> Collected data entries
::::::::::
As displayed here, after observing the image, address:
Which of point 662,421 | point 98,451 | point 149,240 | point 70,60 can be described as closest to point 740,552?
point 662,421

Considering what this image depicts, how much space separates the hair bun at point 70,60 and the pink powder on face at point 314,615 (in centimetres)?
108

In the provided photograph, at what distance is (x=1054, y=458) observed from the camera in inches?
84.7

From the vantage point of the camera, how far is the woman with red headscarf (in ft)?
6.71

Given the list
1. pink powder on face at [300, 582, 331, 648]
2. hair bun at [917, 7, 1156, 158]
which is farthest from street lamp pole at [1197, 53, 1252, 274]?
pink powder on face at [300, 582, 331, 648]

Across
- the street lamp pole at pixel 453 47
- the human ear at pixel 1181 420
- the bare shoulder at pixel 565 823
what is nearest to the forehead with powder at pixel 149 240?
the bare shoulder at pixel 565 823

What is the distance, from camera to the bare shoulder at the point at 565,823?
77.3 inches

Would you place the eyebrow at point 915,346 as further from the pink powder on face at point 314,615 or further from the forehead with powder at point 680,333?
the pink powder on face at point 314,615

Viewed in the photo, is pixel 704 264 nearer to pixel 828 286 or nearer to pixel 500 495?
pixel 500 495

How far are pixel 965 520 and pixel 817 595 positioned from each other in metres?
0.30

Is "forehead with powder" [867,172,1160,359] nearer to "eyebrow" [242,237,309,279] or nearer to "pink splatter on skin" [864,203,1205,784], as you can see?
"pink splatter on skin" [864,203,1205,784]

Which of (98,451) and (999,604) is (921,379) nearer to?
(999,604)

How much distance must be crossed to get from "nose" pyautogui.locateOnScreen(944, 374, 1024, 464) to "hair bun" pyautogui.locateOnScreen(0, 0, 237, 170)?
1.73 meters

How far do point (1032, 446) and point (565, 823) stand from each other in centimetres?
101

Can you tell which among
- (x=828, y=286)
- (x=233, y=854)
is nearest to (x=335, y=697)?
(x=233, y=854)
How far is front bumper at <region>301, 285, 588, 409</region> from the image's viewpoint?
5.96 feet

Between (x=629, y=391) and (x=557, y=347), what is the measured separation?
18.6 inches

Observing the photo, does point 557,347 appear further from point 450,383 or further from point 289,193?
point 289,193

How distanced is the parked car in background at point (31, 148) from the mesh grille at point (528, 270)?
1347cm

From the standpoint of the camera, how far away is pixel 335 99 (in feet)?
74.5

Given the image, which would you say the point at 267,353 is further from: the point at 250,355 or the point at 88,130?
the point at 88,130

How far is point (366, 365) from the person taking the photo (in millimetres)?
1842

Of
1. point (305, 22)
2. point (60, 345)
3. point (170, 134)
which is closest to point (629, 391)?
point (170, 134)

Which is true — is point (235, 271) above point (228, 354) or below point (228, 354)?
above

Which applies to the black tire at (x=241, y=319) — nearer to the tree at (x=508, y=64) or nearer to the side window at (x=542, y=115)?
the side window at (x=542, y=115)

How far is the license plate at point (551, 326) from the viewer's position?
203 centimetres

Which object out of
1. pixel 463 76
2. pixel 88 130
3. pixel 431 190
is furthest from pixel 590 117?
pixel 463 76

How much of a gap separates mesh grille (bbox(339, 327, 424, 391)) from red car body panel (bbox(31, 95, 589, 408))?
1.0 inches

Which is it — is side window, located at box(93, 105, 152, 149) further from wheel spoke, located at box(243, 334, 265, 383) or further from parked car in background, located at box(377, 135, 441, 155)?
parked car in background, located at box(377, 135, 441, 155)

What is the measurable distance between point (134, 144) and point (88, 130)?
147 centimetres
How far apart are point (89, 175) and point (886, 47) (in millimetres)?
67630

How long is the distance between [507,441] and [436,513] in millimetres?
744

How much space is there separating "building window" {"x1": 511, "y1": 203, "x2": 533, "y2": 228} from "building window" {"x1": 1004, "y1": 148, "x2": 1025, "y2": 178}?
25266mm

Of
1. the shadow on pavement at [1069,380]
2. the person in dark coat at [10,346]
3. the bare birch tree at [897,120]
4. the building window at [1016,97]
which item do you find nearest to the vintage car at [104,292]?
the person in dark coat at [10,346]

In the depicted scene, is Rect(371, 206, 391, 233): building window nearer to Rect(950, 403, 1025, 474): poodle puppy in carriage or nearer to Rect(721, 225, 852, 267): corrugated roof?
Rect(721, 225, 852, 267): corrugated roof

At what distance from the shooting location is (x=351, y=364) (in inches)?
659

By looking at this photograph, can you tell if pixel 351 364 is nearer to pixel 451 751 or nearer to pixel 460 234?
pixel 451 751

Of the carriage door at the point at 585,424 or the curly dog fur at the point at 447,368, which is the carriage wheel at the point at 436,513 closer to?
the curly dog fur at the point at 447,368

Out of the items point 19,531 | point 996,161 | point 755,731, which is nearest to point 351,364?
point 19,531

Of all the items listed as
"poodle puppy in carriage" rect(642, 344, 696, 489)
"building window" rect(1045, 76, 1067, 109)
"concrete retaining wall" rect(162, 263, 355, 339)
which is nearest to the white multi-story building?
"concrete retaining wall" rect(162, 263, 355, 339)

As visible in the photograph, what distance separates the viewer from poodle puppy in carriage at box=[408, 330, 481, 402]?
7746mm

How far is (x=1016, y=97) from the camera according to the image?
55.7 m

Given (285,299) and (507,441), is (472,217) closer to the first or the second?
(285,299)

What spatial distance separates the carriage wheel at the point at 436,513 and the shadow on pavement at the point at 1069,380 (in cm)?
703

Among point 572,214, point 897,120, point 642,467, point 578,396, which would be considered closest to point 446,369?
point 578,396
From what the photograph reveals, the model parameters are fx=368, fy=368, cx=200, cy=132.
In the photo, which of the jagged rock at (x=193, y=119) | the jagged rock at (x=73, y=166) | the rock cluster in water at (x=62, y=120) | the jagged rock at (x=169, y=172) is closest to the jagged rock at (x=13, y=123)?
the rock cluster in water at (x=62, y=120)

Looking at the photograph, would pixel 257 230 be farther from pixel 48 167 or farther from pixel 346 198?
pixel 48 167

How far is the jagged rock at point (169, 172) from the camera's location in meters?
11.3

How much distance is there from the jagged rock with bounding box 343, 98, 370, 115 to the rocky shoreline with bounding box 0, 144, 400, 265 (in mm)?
::::::::::
> Exercise objective
Find the line containing "Out of the items". Reproduce it exactly, along with every line after it through the last.

> Result for this task
Out of the items point 19,531 | point 996,161 | point 755,731, which is nearest to point 351,364?
point 19,531

Of all the items listed as
"poodle puppy in carriage" rect(642, 344, 696, 489)
"building window" rect(1045, 76, 1067, 109)
"concrete retaining wall" rect(162, 263, 355, 339)
which is nearest to the white multi-story building?
"concrete retaining wall" rect(162, 263, 355, 339)

As visible in the photograph, what distance separates the viewer from poodle puppy in carriage at box=[408, 330, 481, 402]?
7746mm

How far is (x=1016, y=97) from the camera according to the image?
55.7 m

Given (285,299) and (507,441), is (472,217) closer to the first or the second?
(285,299)

What spatial distance separates the carriage wheel at the point at 436,513 and the shadow on pavement at the point at 1069,380 (in cm)?
703

Among point 572,214, point 897,120, point 642,467, point 578,396, which would be considered closest to point 446,369?
point 578,396
From what the photograph reveals, the model parameters are fx=368, fy=368, cx=200, cy=132.
In the photo, which of the jagged rock at (x=193, y=119) | the jagged rock at (x=73, y=166) | the rock cluster in water at (x=62, y=120) | the jagged rock at (x=169, y=172) is closest to the jagged rock at (x=13, y=123)?
the rock cluster in water at (x=62, y=120)

Looking at the photograph, would pixel 257 230 be farther from pixel 48 167 or farther from pixel 346 198?
pixel 48 167

How far is the jagged rock at point (169, 172) from the camera's location in meters?
11.3

How much distance is there from the jagged rock with bounding box 343, 98, 370, 115 to the rocky shoreline with bounding box 0, 144, 400, 265 (in mm)?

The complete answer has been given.